Parts of the exercise —
- 1) From the trekking journal, list every nickname given to the two men who bring tea to the tent each morning.
- 2) Quote the trekking journal between "Walking behind the" and "can only imagine.", inclusive.

Given text Block Start

Walking behind the woman was a young girl.  She was dressed in a sari made of bright, radiant blues, reds and oranges.  Her clothing was accessorized (old Indian word) with jewelry.  As we passed she clasped her hands in front of her face, bowed her head, and greeted us with Nameste. 

Where were they going? Other than the cluster of very poor small stone houses at Kanol the next town was at least five hours from here over a couple of passes.  What were they going to?  I can only imagine.

Sutol exists in the 1600’s.  In the field next to where we are camping there is an old farmer harvesting his potatoes using two oxen and a single till plow.  His wife walks behind the plow digging through the tilled soil picking up the potatoes and placing them in a sack on her apron.




Farmer and wife harvesting potatoes in Sutol








There entire field was not more than 150 by 100 ft and sat on the side of a small hill.  We were running low on vegetables, so Retan negotiated with them for some fresh new potatoes.  Since I saw nothing exchanged, I can only assume they were a gift.


10/14/2004: 0800

Went to sleep last night with cloudless star filled sky.  About 2:30 AM started raining and has continue off and on through the night and it to the morning.  There is a reason that they call these forest rain forests.   We are waiting to see if it clears up some before packing up.

After six days on the trial we have established a routine.  We generally wake around 5:30 or 6:00 AM.  At 6:30 AM Raten Martolea (AKA CEO, Boss) or Ijabassing (AKA Bandana Man, Mule Chief) bring sweetened hot black tea to our tent as they call out “Hello, hello. Tea”.  “Hello, hello. Tea” is pretty much the extent to Bandana Mans English vocabulary.  About 15 minutes after the tea two small basins of hot water arrive for washing.

Given text Block End
Input data Block Start

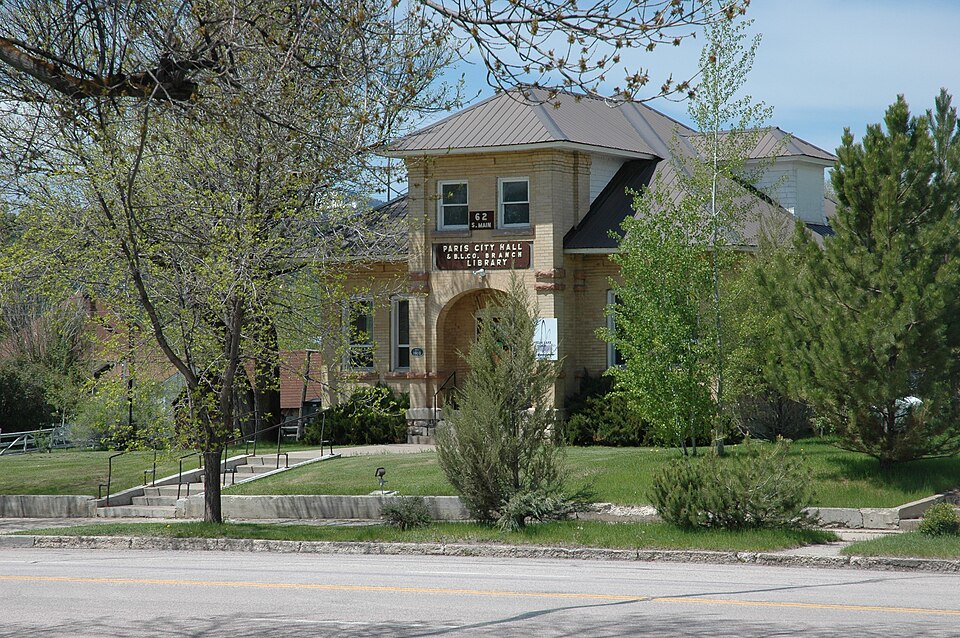 Photograph of LDS Stake Office Building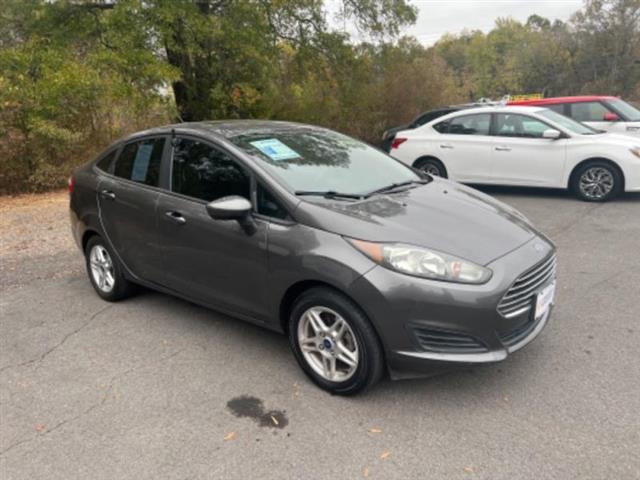 2017 Fiesta image 3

Input data Block End

Responses to the tasks —
- 1)
- CEO
- Boss
- Bandana Man
- Mule Chief

- 2)
Walking behind the woman was a young girl.  She was dressed in a sari made of bright, radiant blues, reds and oranges.  Her clothing was accessorized (old Indian word) with jewelry.  As we passed she clasped her hands in front of her face, bowed her head, and greeted us with Nameste. 

Where were they going? Other than the cluster of very poor small stone houses at Kanol the next town was at least five hours from here over a couple of passes.  What were they going to?  I can only imagine.